From the Director
Commencement Comments to the Graduating Class of 2025
5/10/25
Good morning. So, we stand on a threshold. You have arrived at a summit and an ending. It is my great pleasure and privilege on behalf of the John Martinson Honors Program to congratulate you on this achievement. My name is Dr. Eric Ruckh, professor of history, and director of SIUE’s John Martinson Honors Program.
Completing a bachelor’s degree (and, in some cases, a Pharm.D. and various Master’s degrees) is an accomplishment—one of competencies developed, of will exercised, of persistence and resilience tested, and of equipoise discovered. To arrive here, at an ending, means that you have learned to grow and adapt; you have learned how to balance yourself. So, take a deep breath. Pay attention. This moment only come once. Look around. Be in it. Share it with your friends, family, and loved ones.
Let’s start again. You stand on a threshold. This moment isn’t mainly an ending, it is a beginning. Look out and you will see that you have summited a foothill. And it is my pleasure and privilege to welcome you to the challenge that lies ahead and above. Welcome to adulthood. Welcome to maturity. Welcome, fellow citizens. Welcome to the world. It’s yours.

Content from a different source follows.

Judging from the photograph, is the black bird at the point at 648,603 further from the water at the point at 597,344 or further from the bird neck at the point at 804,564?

Welcome to the world. That means you are co-responsible for it. For carrying on the parts that are worthy. For fixing and improving the parts that are falling into disrepair and need updated. For discarding the parts that are irredeemable. And for inventing that which is needed but has never been seen before. Those are your tasks. Making the judgements that identify those differences: what to keep, what to fix, what to discard, what to invent. And then putting those judgements into action: weaving together the communities of actors, doers, and citizens necessary. And doing it again. And again. Until you reach that far distant horizon—if you squint—you might be able to see it—until you come to that threshold where earth and sky, fire and water meet—far out there … there … getting closer each instant.
That horizon, I hope, is a long way off for all of you. Its way out there. There is hard climbing ahead. And I would be remiss if I didn’t provide you with a few pointers or rules of thumb about how to sustain yourself at this beginning. I’ve been climbing for a while: it’s been 36 years [feign shock] since I sat where you sit and, along the way, I’ve learned a few tricks. I know that there is a lot to celebrate—a lot to reflect on—a lot to look back on … But for few minutes, I want to call your attention to the challenges of what is to come. I’ll try to keep it brief.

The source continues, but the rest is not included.